ÖLÜM TÖRENİ (sezon finali)

4.8K 302 39
                                    

"Şimdi haydi mezara koş diyor gaipten bir yüreğimse fısıldıyor merak etme boş kalmaz beşik..."

••••••••••••••••••••••••••••

Ölmek için illa toprağın altına gömülmenize gerek yoktur. Nefes alırken de ölebilir bir insan. Gülerken de ölebilir. Dans ederken de..

Dans etmek.. 

Ölümle dans etmiştim. Ama korkmamıştım. Ölüm beni korkutmuyordu artık. Çünkü ben celladımla evleniyordum bugün. Bugün benim ölüm günümdü. Fakat üzülmüyordum. Ağlamıyordum. Periler etrafımda gelinliğimin güzel gözükmesi için dört dönerken ben duvarda asılı olan saate bakıyordum. Çok az kalmıştı...
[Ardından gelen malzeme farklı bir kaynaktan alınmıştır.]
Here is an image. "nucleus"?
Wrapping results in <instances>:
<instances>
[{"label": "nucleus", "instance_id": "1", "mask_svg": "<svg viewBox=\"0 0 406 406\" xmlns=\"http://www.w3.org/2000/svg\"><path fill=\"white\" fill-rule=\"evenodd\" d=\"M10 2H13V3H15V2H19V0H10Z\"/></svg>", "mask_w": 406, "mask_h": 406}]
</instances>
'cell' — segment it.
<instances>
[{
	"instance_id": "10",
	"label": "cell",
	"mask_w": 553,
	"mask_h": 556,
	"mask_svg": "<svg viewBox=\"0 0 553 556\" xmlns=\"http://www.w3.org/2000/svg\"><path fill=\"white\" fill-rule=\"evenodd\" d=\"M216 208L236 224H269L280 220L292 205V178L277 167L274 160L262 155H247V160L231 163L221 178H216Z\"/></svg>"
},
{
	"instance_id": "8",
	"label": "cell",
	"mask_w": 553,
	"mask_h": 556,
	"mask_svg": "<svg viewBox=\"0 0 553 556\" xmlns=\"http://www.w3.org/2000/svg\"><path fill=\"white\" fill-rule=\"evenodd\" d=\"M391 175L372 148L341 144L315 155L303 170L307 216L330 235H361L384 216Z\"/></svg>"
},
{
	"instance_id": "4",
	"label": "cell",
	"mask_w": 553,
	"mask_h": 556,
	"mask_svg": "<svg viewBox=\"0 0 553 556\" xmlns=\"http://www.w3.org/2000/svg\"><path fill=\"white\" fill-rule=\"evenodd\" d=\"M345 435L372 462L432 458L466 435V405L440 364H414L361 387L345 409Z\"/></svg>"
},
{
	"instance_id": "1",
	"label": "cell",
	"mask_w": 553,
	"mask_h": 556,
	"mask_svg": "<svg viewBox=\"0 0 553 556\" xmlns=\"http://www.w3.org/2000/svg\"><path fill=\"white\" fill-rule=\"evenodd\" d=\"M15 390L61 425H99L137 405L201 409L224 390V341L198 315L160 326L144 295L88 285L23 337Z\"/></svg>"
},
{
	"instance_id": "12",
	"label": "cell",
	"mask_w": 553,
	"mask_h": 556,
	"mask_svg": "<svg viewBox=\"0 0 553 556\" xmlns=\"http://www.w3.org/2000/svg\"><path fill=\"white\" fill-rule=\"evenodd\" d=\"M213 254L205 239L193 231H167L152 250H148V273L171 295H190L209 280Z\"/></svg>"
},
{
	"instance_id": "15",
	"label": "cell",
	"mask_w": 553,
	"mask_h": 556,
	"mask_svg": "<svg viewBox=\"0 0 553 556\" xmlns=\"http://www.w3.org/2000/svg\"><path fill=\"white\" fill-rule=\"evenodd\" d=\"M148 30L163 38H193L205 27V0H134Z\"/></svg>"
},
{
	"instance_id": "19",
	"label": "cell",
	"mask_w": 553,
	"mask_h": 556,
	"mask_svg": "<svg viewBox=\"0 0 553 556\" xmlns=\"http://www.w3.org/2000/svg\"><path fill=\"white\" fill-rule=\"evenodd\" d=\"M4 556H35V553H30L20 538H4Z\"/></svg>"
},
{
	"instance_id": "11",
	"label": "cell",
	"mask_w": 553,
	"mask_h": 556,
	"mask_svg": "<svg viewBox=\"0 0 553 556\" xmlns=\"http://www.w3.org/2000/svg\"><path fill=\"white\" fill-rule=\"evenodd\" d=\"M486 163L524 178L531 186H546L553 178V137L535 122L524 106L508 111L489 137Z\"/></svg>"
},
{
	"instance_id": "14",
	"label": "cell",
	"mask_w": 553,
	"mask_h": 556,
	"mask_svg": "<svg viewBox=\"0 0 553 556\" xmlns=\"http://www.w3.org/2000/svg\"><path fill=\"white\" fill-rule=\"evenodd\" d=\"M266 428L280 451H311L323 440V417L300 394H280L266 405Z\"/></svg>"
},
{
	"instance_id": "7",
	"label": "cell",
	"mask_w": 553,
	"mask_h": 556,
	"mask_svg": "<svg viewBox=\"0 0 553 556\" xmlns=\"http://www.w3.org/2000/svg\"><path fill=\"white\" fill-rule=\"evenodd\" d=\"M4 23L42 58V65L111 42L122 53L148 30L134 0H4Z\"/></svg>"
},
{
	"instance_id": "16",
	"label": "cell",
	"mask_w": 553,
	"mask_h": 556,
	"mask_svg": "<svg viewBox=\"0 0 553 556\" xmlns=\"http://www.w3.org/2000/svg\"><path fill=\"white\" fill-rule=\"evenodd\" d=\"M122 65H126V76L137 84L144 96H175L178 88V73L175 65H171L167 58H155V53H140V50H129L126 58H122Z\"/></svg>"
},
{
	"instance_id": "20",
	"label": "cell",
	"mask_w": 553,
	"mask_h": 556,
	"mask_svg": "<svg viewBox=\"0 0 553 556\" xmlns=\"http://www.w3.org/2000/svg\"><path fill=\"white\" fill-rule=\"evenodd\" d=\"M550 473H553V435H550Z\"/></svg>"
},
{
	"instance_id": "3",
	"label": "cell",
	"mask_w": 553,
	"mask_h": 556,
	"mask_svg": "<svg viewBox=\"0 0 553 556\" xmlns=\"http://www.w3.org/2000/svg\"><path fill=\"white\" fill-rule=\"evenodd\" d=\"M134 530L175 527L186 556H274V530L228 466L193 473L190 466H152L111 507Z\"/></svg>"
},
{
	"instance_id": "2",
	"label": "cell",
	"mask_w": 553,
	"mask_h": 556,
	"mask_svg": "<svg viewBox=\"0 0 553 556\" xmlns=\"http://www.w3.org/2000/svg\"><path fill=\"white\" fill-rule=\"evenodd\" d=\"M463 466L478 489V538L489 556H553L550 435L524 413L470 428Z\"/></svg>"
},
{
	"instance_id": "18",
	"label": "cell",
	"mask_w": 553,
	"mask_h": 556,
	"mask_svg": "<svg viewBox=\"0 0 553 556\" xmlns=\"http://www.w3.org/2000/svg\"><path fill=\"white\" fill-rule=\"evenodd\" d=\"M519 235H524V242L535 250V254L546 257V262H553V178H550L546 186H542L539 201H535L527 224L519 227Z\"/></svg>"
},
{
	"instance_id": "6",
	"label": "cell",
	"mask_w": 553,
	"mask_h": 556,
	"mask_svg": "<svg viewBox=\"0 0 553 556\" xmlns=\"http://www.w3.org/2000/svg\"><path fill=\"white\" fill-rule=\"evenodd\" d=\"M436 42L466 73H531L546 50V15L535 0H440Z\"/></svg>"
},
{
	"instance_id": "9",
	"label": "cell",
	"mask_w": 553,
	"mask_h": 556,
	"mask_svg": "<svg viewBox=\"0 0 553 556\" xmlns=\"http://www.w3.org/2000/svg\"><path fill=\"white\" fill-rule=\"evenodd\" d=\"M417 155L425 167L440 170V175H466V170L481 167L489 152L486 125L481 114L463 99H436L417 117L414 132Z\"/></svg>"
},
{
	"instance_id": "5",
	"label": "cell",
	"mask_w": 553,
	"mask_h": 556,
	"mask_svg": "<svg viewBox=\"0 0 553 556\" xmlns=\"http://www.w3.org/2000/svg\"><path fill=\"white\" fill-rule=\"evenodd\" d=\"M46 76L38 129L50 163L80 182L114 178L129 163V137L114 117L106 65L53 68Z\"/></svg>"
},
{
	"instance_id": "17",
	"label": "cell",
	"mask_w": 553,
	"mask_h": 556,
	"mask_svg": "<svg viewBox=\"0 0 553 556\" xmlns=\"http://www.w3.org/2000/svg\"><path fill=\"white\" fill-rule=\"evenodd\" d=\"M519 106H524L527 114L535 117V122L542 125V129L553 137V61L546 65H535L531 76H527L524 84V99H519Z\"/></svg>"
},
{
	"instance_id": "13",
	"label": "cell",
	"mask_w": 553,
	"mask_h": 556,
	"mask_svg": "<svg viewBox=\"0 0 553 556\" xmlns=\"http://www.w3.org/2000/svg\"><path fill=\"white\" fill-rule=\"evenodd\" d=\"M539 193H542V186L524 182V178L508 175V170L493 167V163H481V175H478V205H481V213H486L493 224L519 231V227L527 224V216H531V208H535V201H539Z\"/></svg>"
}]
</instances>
Bu gece ölü ruhumu taşıyan bedenim bu hayata veda edecekti. Tam anlamıyla yok olacaktım bu hayattan. O yüzdendi sanırım bu tepkisizliğim. Lanet olası Donya! Öleceğini bilen biri için fazla mutluydum.

Kapının tıklatılmasıyla düşüncelerimden sıyrıldım. İçeriye ağır kül kokusu yayılırken periler hızla pencereden kaçmışlardı. Çıkmış olduğum tümseğin karşısında duran boy aynasından Hades'in yansımasını gördüm. Olmadık yerlerden çıkmasını alışıktım. Ona alışık olmayı sevmek isterdim. Ama ona alışık olmak canımı sıkıyordu.

- Evlendiğin günü görme vakti de geldi demek!

Onunla konuşmamaya dair kendime söz vermiştim ve ben sözümün ardında duracaktım.

- İşte şimdi asil bir kadın olmuşsun Vesta. Güzelsin. Poseidon için fazlasıyla güzelsin.

Ona sadece boş bakışlarla bakıyordum. O ise kara gözleriyle beni süzüyordu.

- Kısmen kardeşim sayılırsın. Mutlu olmanı isterim.

Gözlerini kaçırıyordu. Gözleri kızarıyordu. Peki ya neden?

- Persephone'dan sonra seninle ilgilenemedim kusura bakma. Ama artık ölümüne de çare bulduğuna göre mutluluğun için bir engel yok gibi ha?

Gülmeden duramadım. Daha hiçbir şeyden haberi yoktu. Galiba sözümde duramayacaktım.

- Her şeye çare vardır ama ölüme çare yoktur derlerdi inanmazdım. Ölüme çare buldum zannetmiştim Hades. Ama yalanmış. Ölüme çare yokmuş.

Hades kaşlarını çatarak hızla yanıma geldiğinde bulunduğum tümsek sayesinde boylarımız eşitlenmiş burun buruna gelmiştik.

- Ne demek ölüme çare yokmuş? Onca şey... Boşa mıydı?

- Ama inan bana öleceğime mutluyum. Çünkü Poseidon'la evlenmenin benim için ölümden bir farkı yok. Yaşarken ölmektense gerçekten ölmeyi tercih ederim.

- Neden Poseidon'la evlenmek sana bu kadar zor geliyor? Neden bana ölümüne çare bulamadığını söylemedin? Neden?

Ona bir şey söylemeden sadece baktım. Bu konuyu onunla konuşmayacaktım.

- Bu seni ilgilendirmiyor senin Persephone'un yanında olman gerekmiyor mu hem? Neden burdasın?

- Bilmiyorum Hestia. Ve bilmemek beni deli ediyor. Neden burda olduğumu bilmiyorum. Ama senin ne kadar harap bir halde olduğunu biliyorum. Kötüsün Hestia. Ruhun bataklıkta. Anlat bana. Neler olduğunu anlat.

- Sen anca yaralarımı kanatırsın Hades. Sana bir şey anlatmamı bekleme.

- Anlat dedim Hestia. Kaçma artık. Saklama aklındakileri benden.

- Ne anlatmamı bekliyorsun!? 

Sinirlenmiştim. O da sinirlenmişti. Ve ikimiz sinirlenince neler olacağı hakkında hiçbir fikrim yoktu.